Quelle réforme clé devrait être portée dans le cadre du Ségur de la santé ou au-delà au cours des prochaines années ?

Le Ségur – ou les travaux qui suivront – doivent mener une vraie réflexion d’ensemble sur notre système de santé : analyser de façon approfondie ce qui a fonctionné ou non, ce que l’on a vécu, pourquoi c’est arrivé, et puis mettre en place de véritables plans d’action. Cela ne peut pas se faire sur 15 jours ou 3 semaines. Je ne voudrais pas que l’on se limite à la question des rémunérations, même si ce sujet est important.

Premièrement, il faut réfléchir à la place des administratifs et des médecins dans le monde hospitalier. Dans le passé, les médecins avaient une grande partie du pouvoir, puis l’administratif a pris le dessus. Il faut trouver un équilibre.

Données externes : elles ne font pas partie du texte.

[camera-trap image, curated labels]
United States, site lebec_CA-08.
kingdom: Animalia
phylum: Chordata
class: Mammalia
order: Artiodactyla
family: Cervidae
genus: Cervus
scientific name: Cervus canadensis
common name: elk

Deuxièmement, je tiens à cette notion d’entreprises médicales en médecine de ville afin que celle-ci soit prise en compte comme un partenaire à part entière. Il faut des regroupements de professions de santé plus forts, qui puissent être des relais reconnus par les autorités, et être mobilisés en temps de crise. Il est trop compliqué de fédérer des centaines ou milliers de professionnels de santé disparates en 15 jours. Au niveau des cliniques, on a pu agir, parce que c’était suffisamment fédéré : on a pu rapprocher des cliniques de l’hôpital, faire de la réanimation, répartir des tâches…

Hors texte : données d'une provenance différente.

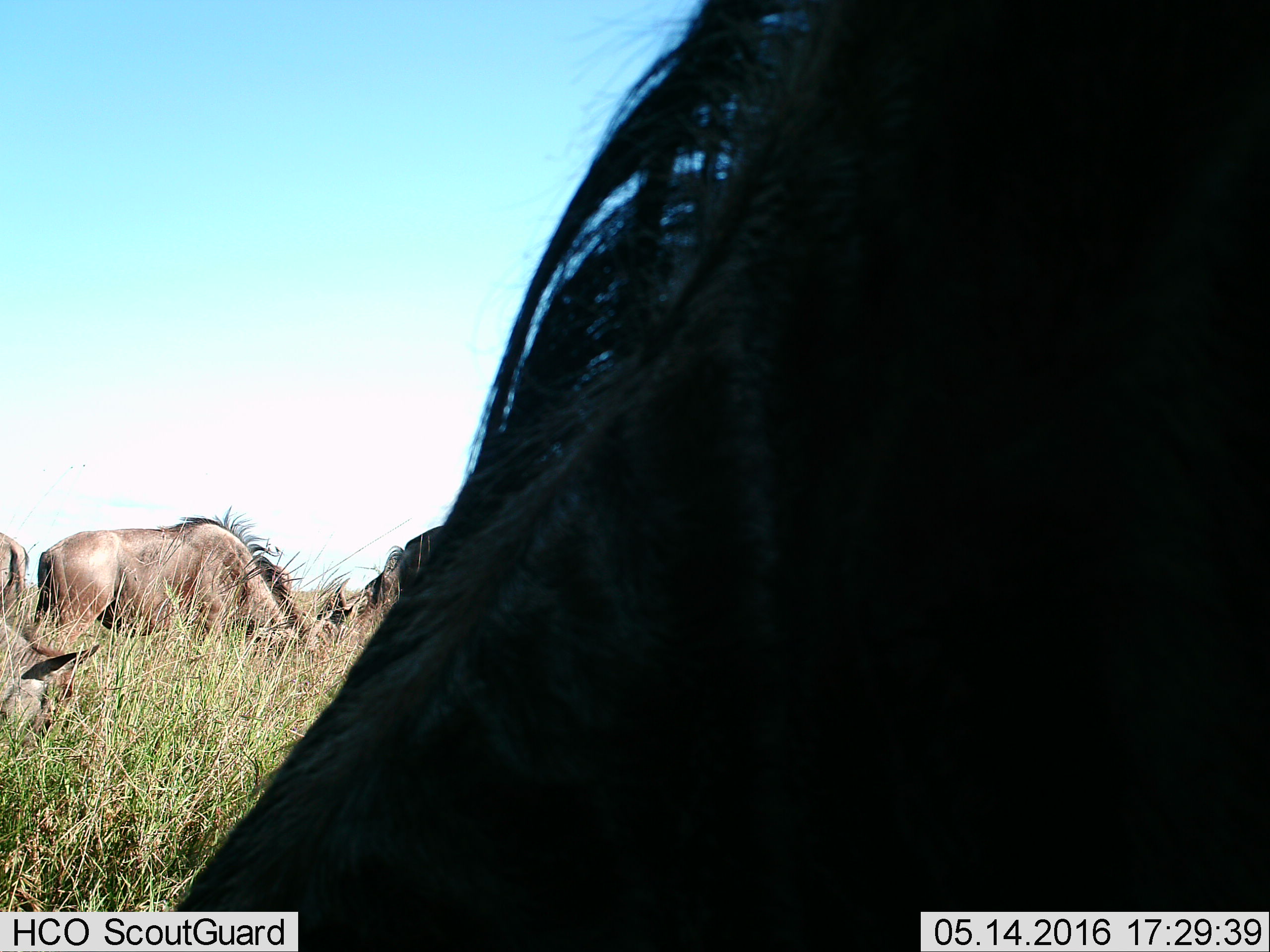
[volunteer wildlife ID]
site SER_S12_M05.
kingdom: Animalia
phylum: Chordata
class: Mammalia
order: Artiodactyla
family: Bovidae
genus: Connochaetes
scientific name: Connochaetes taurinus taurinus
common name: blue wildebeest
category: wildebeestblue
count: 6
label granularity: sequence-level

Quels obstacles majeurs pourraient entraver de tels changements ?

Je crains que le Ségur ne soit un événement organisé trop vite pour répondre à un besoin de la population d’avoir des réponses rapides. J’ai peur qu’il ne touche les problèmes qu’à la superficie, en se centrant essentiellement sur une négociation salariale avec le monde hospitalier, sans remise en cause de notre organisation. Si l’on ne prend pas le temps de la réflexion, on risque de se limiter à un conformisme dû à des corporatismes trop prégnants, et on ne sera pas prêt pour la prochaine crise, qui ne sera pas nécessairement liée à un coronavirus. Personne n’avait imaginé cette crise ; il en sera sûrement de même pour la prochaine.

Par ailleurs, je trouve que les lourdeurs se remettent vite en place. Je peux citer l’exemple de la télémédecine : durant la crise, elle a été fortement décloisonnée, et son usage a explosé. Mais cela a pu faire peur, d’où un avenant 8 plutôt restrictif. De ce fait, l’usage de la téléconsultation risque de redevenir marginal. Il serait dommage de mettre de côté les évolutions utiles observées pendant la crise, et revenir à la situation antérieure.

Propos recueillis le 23 juin 2020 par Julie Jolivet.